Come and join us for a celebration of 120 years of the cafe on Tooting Bec Common. Next Bank Holiday Monday, 27th August at 3pm. The Mayor of Wandsworth will cut a birthday cake.
Details of where to find the cafe are here.
2-5pm Tooting Library, 020 8767 0543
A living history event with the Wandsworth Heritage Service.
Find out what life might have been like in Tooting. Play with real archive toys from the 30’s 40’s and 50’s (leant to us by Wandsworth museum). Try out street games your grandparents might have played.
Tooting Library is at 75 Mitcham Rd, London SW17 9PD.
The ancient parish of Tooting Graveney was the smallest parish in the county of Surrey. And we have an account from 1884 of the boundaries of the parish and the properties you would pass when beating the bounds. So 134 years later, we are going to beat the bounds of Tooting Graveney. We won’t be borrowing half a dozen young schoolboys to undertake the more perilous parts of the walk, which the vestry did in 1884. Nor will we be beating the five remaining Parish Boundary markers with willow fronds. But we will stop at the older buildings of interest, the boundary posts, and perhaps one or two hostelries.

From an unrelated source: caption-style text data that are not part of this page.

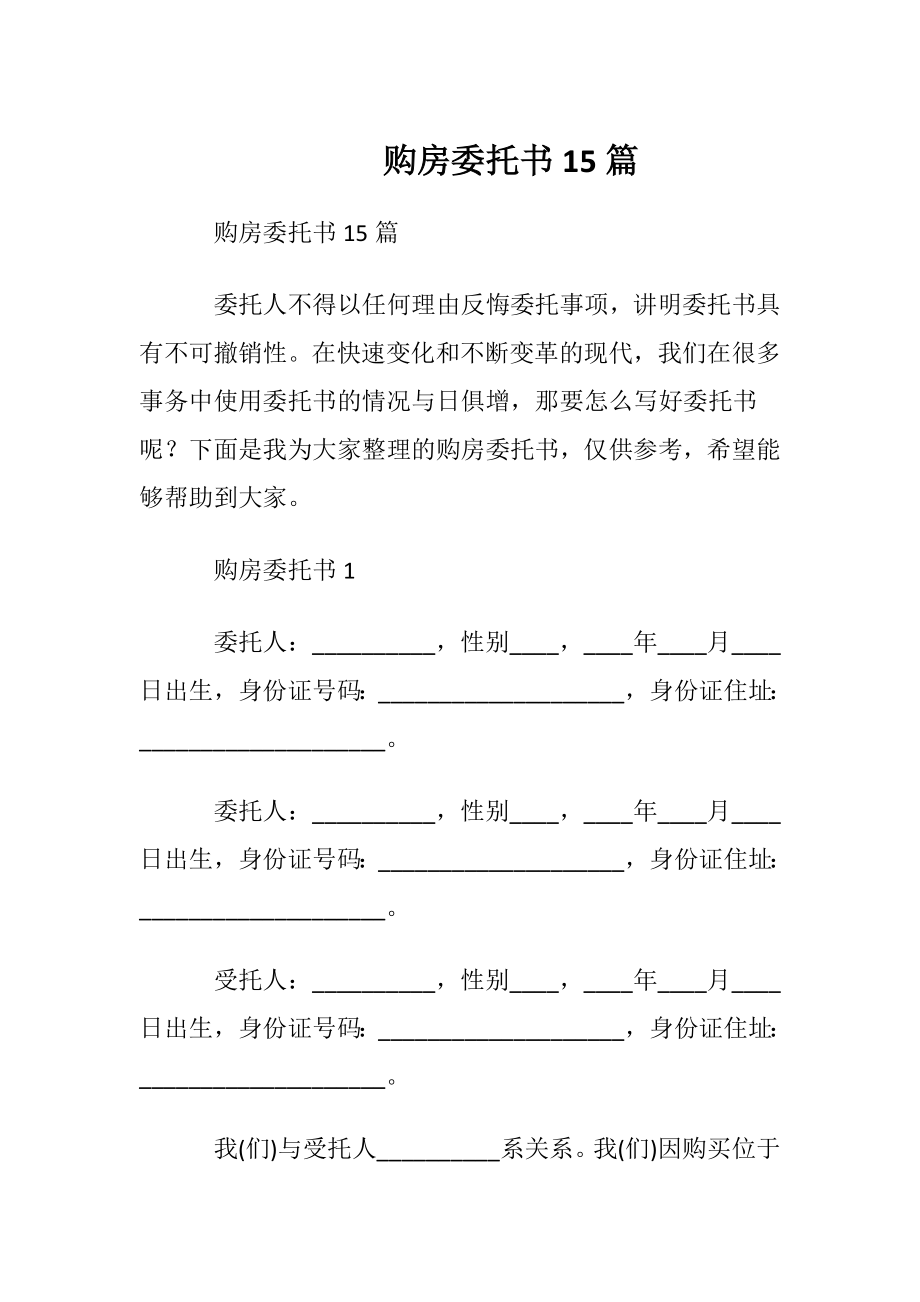 购房委托书15篇.docx_第1页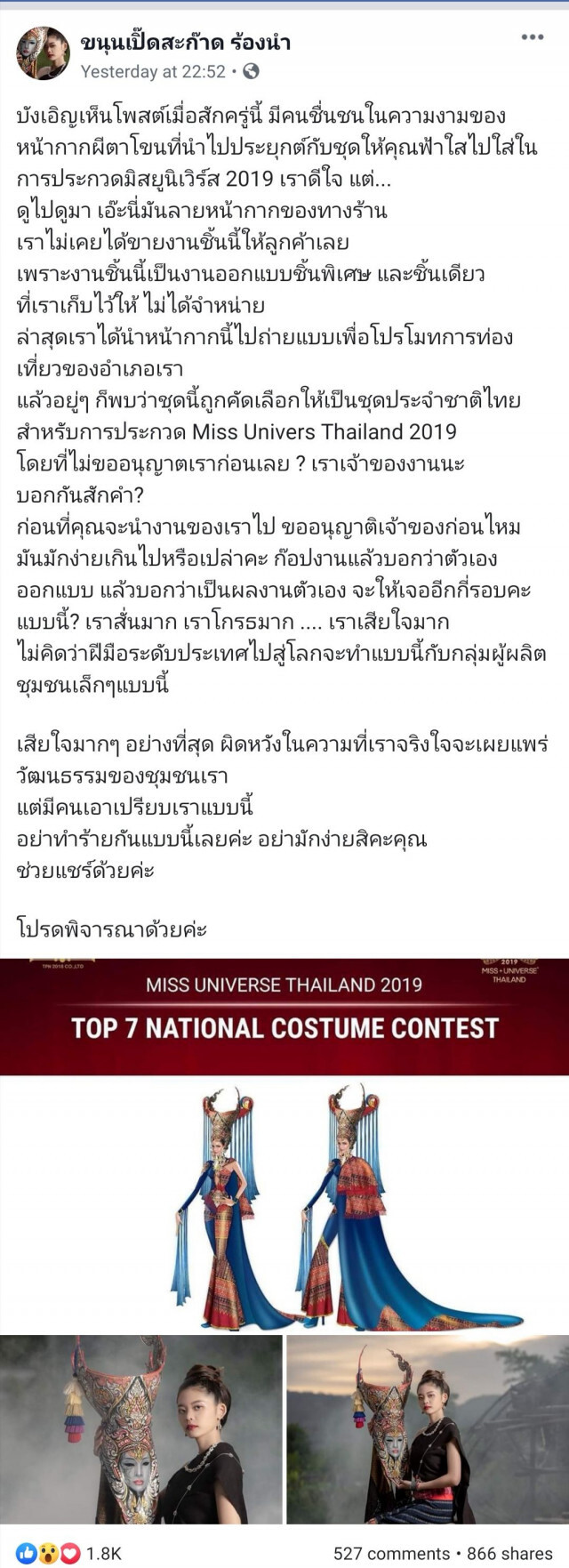 ไม่ทันข้ามคืน ดราม่าชุดประจำชาติ เวที Universe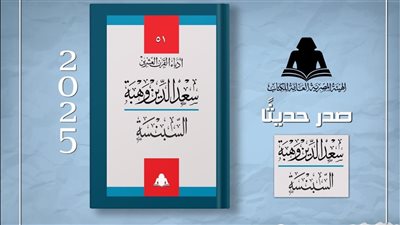 هيئة الكتاب تصدر 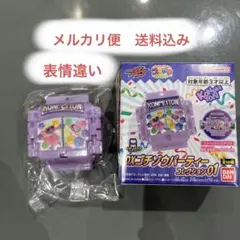 メルカリ便　DXゴチゾウパーティー　コンペイトンゴチゾウ　表情違い　泣き顔
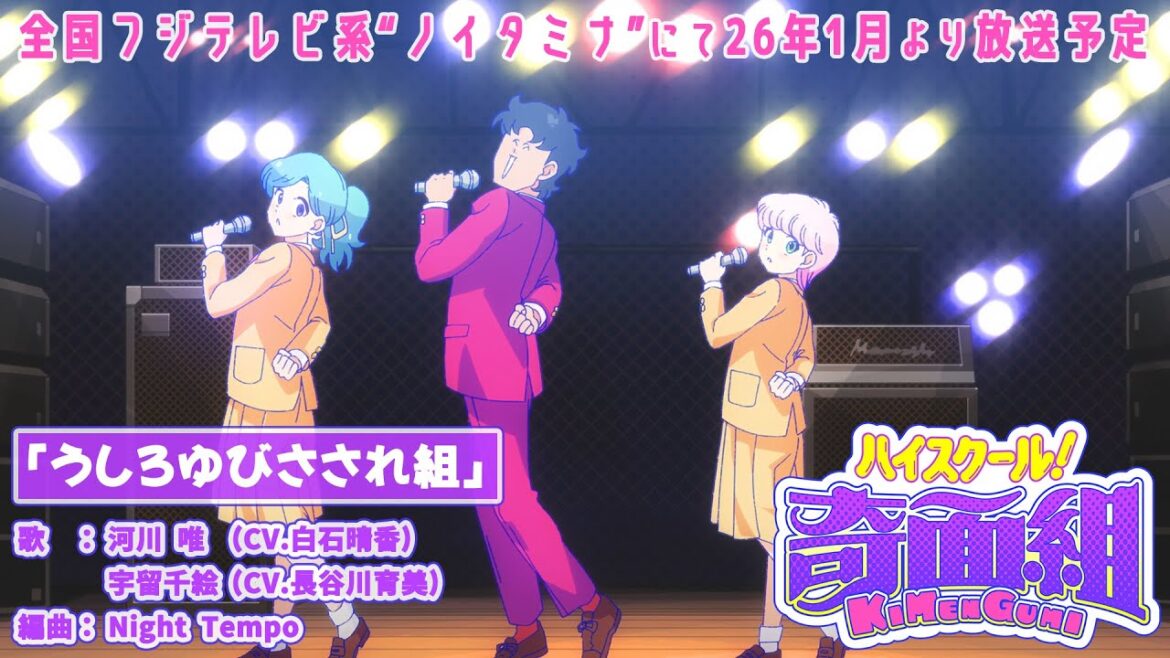 TVアニメ『ハイスクール!奇面組』イメージMV│全国フジテレビ系“ノイタミナ”にて26年1月より放送開始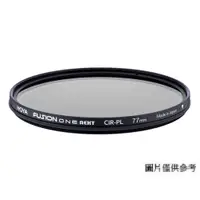 在飛比找PChome24h購物優惠-HOYA FUSION ONE NEXT CPL 77mm 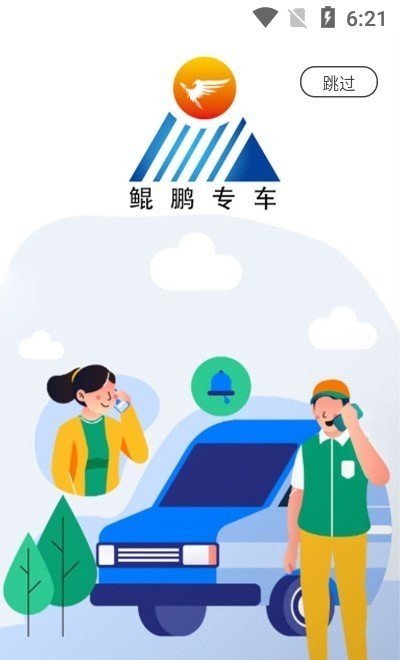 鲲鹏专车用户端截图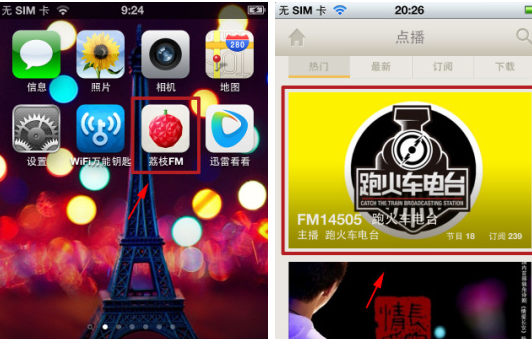 荔枝FM手机版订阅电台的详细流程截图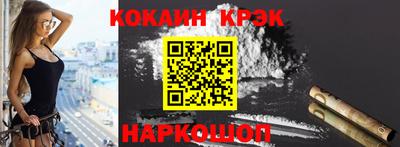 меф VHQ Апрелевка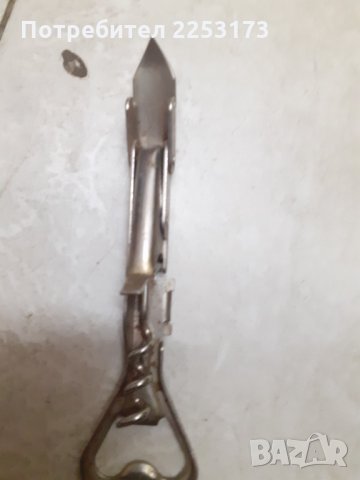 Стара комби отваряйки от соц.време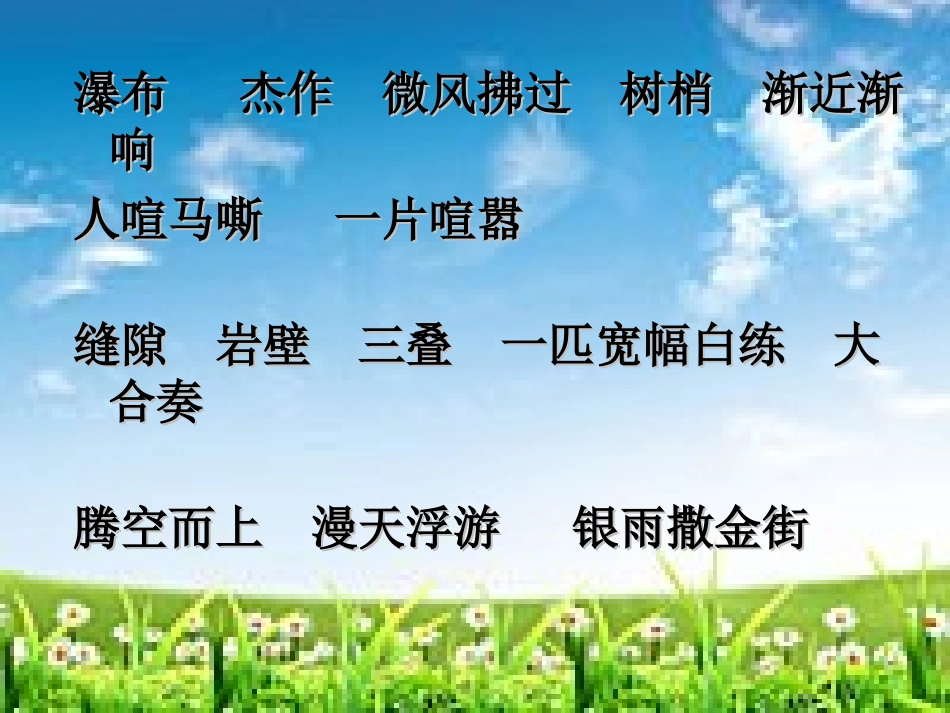 17黄果树瀑布_第3页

And catching a glimpse of Tooting growing from a small rural village in Surrey to the expanding suburb of London it had become by the end of the nineteenth century.
We are doing the 6 mile walk on Saturday 14th July, meeting at 11am at Amen Corner at the junction of Mitcham Road and Southcroft Road.

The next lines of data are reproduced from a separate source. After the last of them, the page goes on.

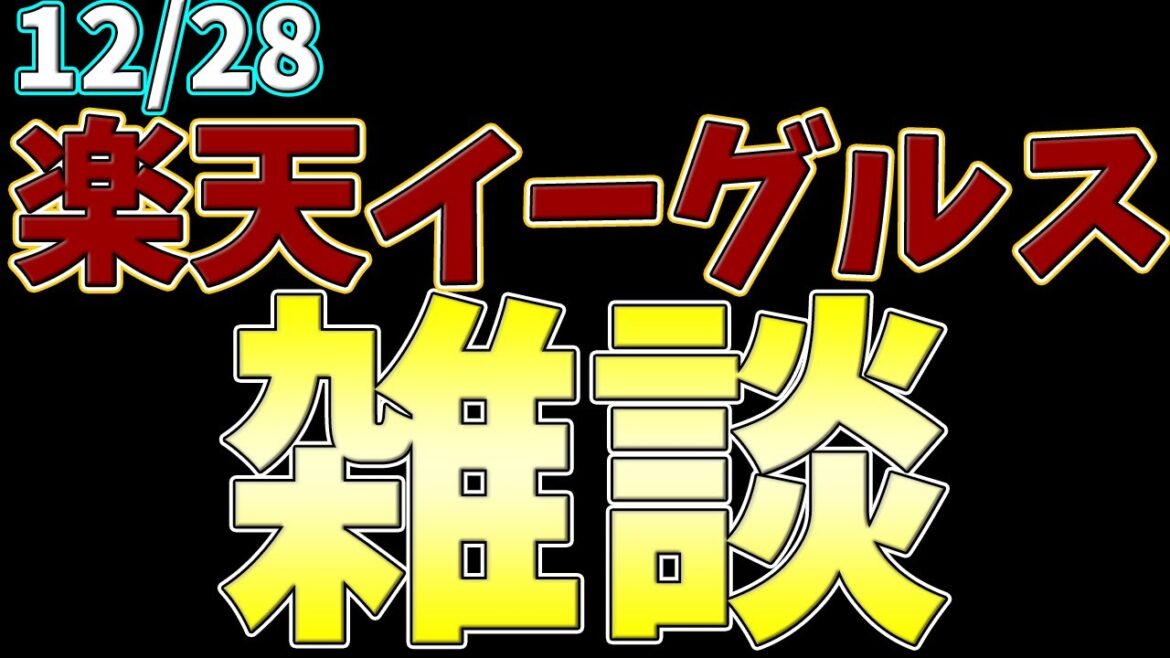 【野球雑談】今年ラストか！？楽天雑談  #rakuteneagles #東北楽天ゴールデンイーグルス  12/28
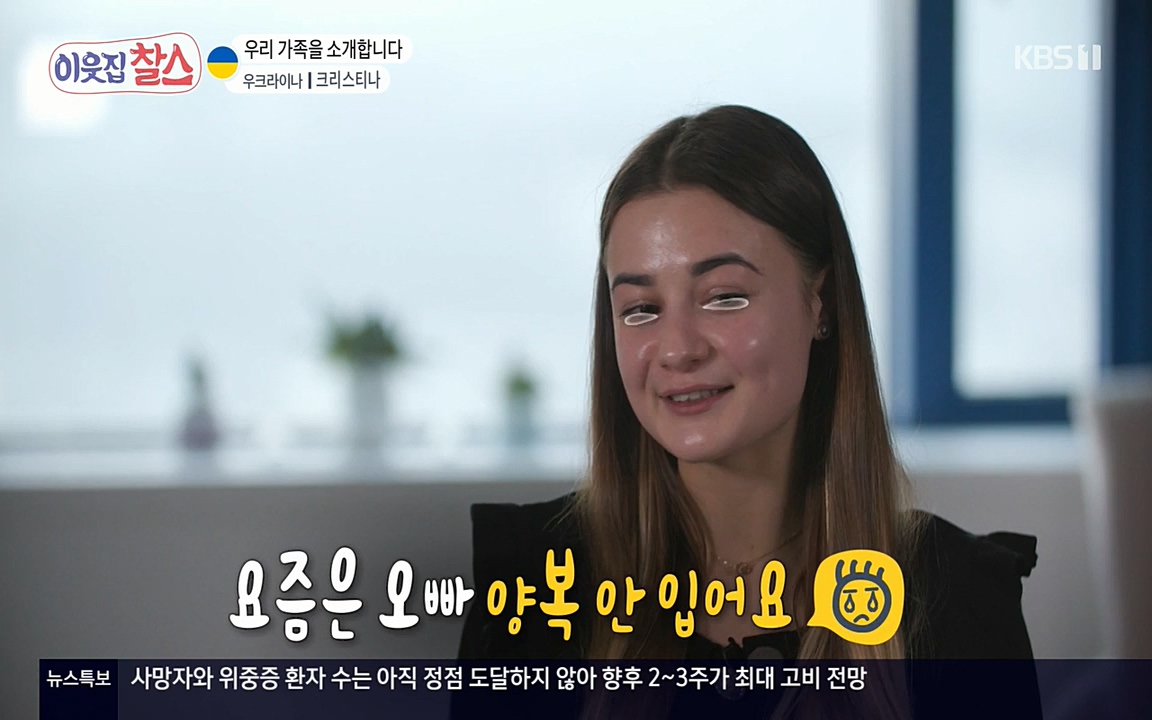 이웃집 찰스.E331.220330p-NEXT.mp4_20220330_181533.198.jpg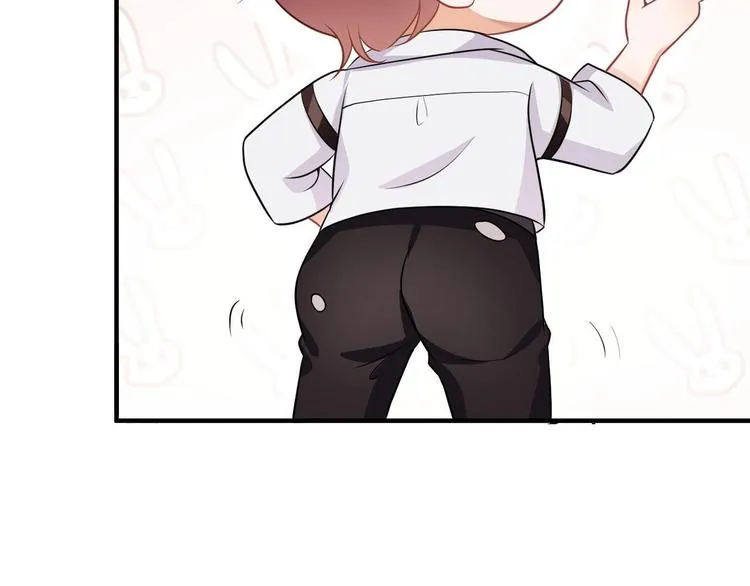 第2话 你干嘛！？ 第91页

What have Harringtons Pie and Mash shop in Selkirk Road, Furzedown Recreation Ground, the Victorian Post Box in Church Lane at the entrance to Hawthorn Crescent and Fircroft School got in common?

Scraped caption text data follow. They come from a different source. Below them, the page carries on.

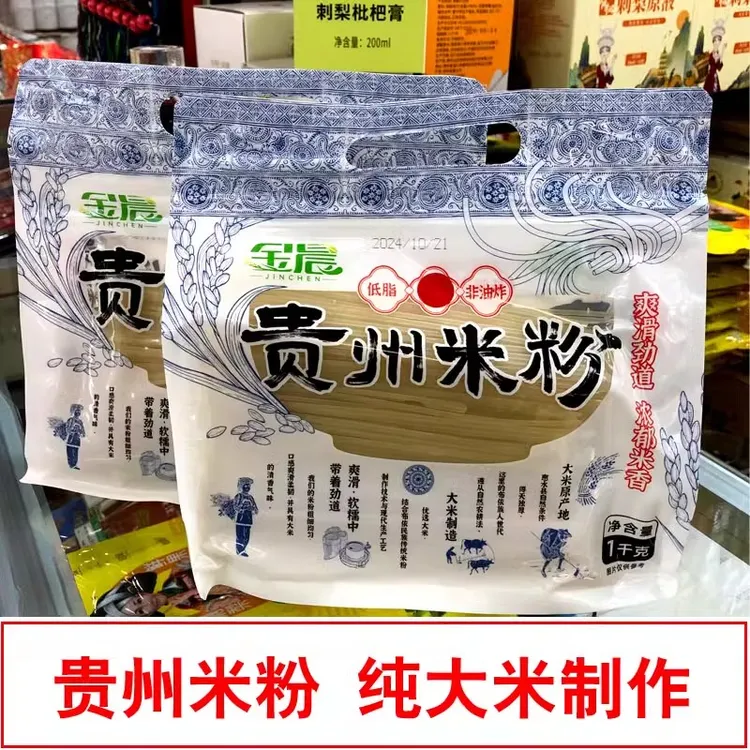 包邮贵州干米粉米线干货纯大米中粗细米粉干适用牛羊肉粉2*1000克
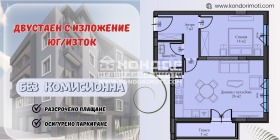 Продава  2-стаен, град Пловдив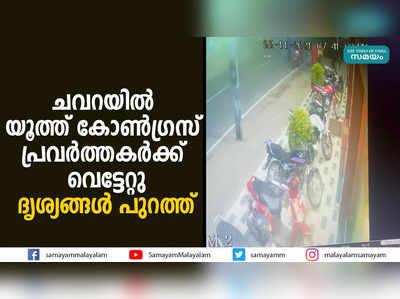 ചവറയിൽ യൂത്ത് കോൺഗ്രസ് പ്രവർത്തകർക്ക് വെട്ടേറ്റ സംഭവം; ദൃശ്യങ്ങൾ പുറത്ത്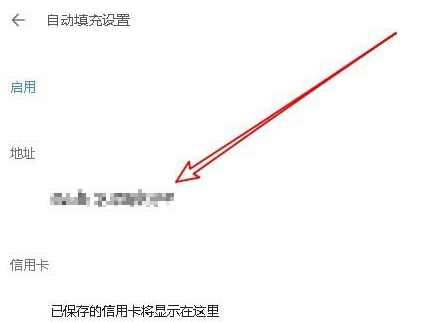 谷歌浏览器设置密码以及表单自动填充的操作步骤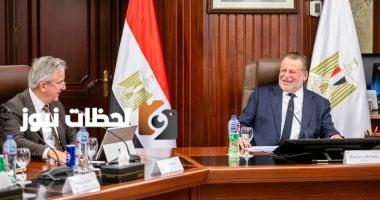 محافظ البنك المركزي يلتقي وفد البنك الأوروبي لإعادة الإعمار والتنمية لبحث التعاون.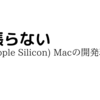 頑張らないM1(Apple Silicon) Macの開発環境構築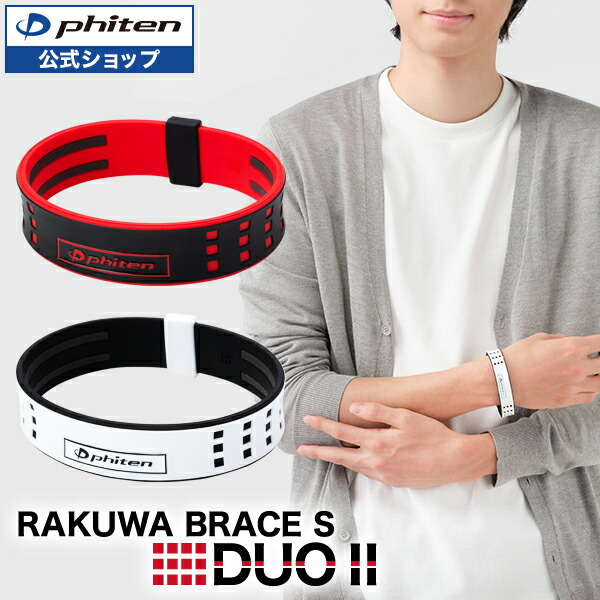 楽天市場】ファイテン ブレスレット ミクロチタンボールの通販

They have all been approved for addition to the local list of historic buildings and items drawn up by Wandsworth Council and approved at Committee this week. Tooting History Group Committee members spent many hours surveying, compiling and submitting buildings and other historic items of interest for consideration by Wandsworth. Although local listing doesn’t have the same statutory force as listing by Historic England, it will have to be taken into account when planning applications are considered.
You can view the full local list for the whole borough here.
You can view the full Council Committee report here.
These Tooting landmark buildings; Defoe Chapel in Tooting High Street and The Gables, Longley Road, have also been added to the local list.